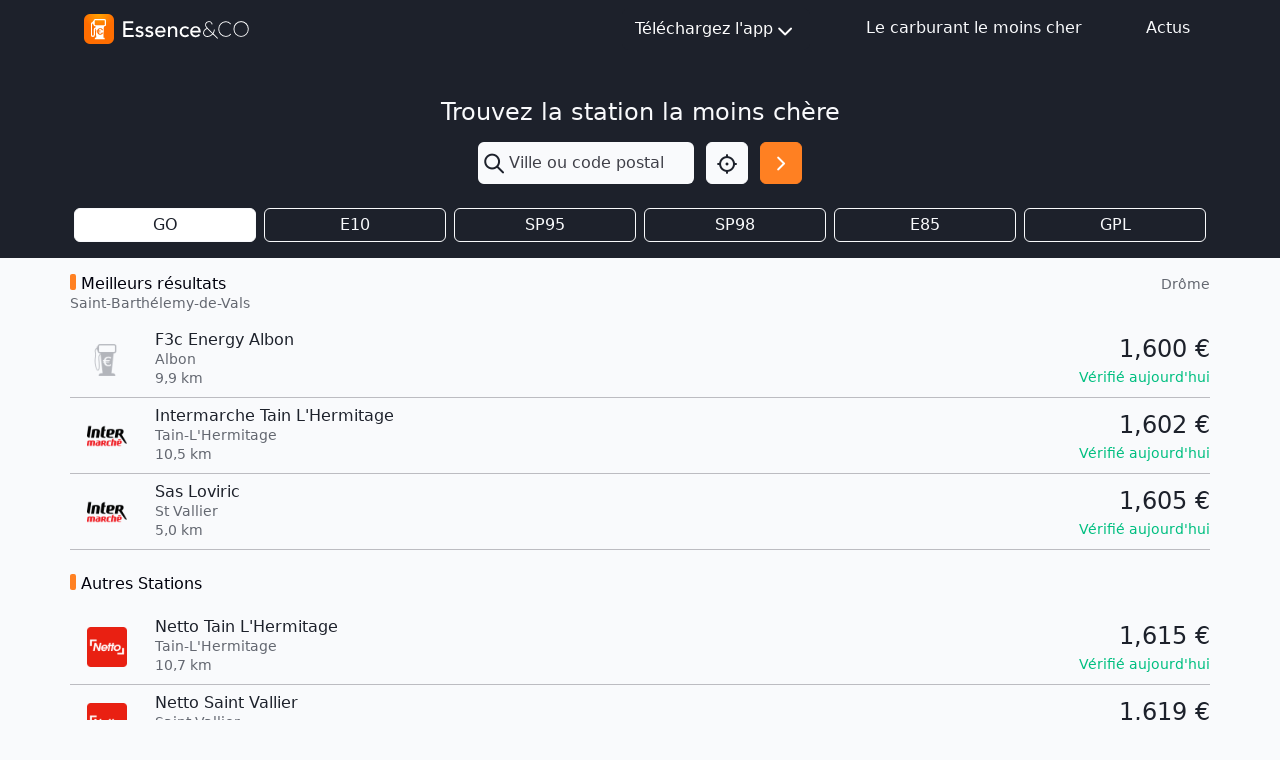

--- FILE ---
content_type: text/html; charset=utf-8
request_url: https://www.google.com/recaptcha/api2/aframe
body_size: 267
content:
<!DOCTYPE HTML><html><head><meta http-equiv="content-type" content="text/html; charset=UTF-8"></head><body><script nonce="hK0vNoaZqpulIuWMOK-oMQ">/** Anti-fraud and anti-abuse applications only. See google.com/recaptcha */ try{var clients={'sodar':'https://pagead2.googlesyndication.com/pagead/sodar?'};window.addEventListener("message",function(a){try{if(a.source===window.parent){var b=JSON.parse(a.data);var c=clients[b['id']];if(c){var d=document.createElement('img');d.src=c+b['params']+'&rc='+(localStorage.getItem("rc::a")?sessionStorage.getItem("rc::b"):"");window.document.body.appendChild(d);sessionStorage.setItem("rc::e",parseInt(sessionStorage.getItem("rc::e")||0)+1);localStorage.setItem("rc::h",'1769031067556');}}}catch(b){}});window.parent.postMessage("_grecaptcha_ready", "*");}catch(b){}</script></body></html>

---

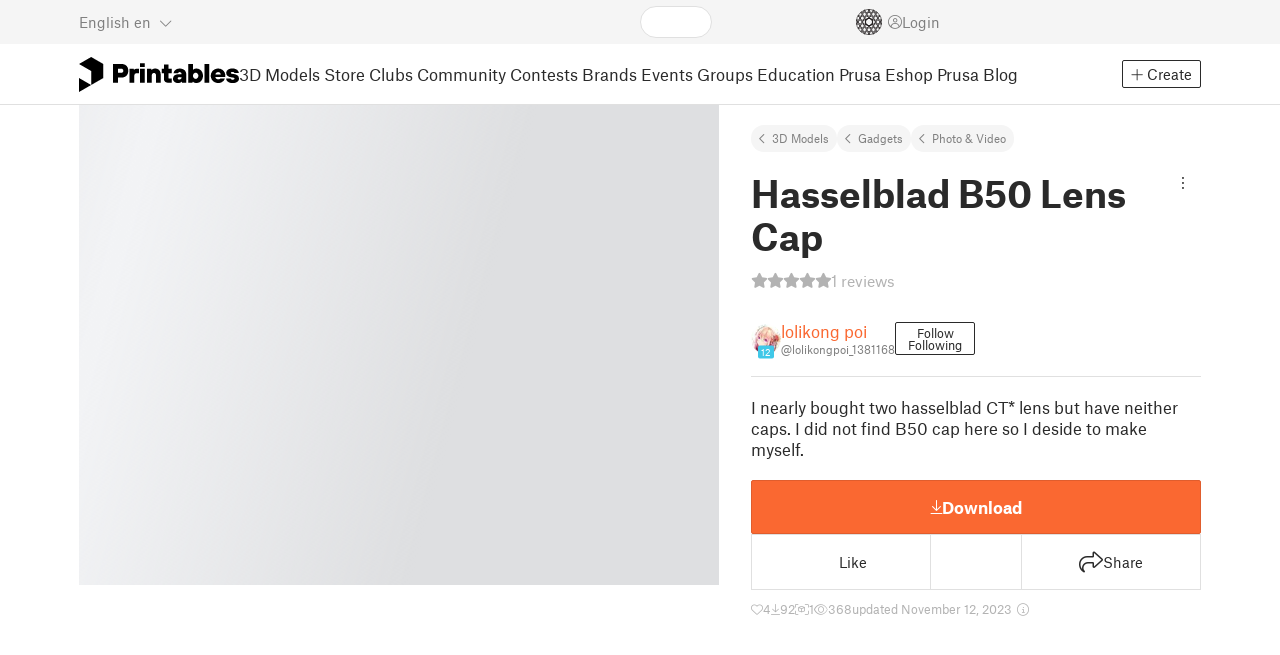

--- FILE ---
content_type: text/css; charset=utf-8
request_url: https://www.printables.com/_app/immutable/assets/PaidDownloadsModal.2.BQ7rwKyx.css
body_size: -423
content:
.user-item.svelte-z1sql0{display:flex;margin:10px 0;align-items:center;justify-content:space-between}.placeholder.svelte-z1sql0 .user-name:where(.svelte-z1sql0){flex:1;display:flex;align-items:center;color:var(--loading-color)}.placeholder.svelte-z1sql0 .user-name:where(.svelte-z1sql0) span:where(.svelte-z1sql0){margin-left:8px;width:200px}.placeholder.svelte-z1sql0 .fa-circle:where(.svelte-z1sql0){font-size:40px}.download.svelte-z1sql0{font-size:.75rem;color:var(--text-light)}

• **EXERCISE**:
Give the number of lines in the data that include the string "https", please, and nothing else.

• **EXERCISE SOLUTION**:
3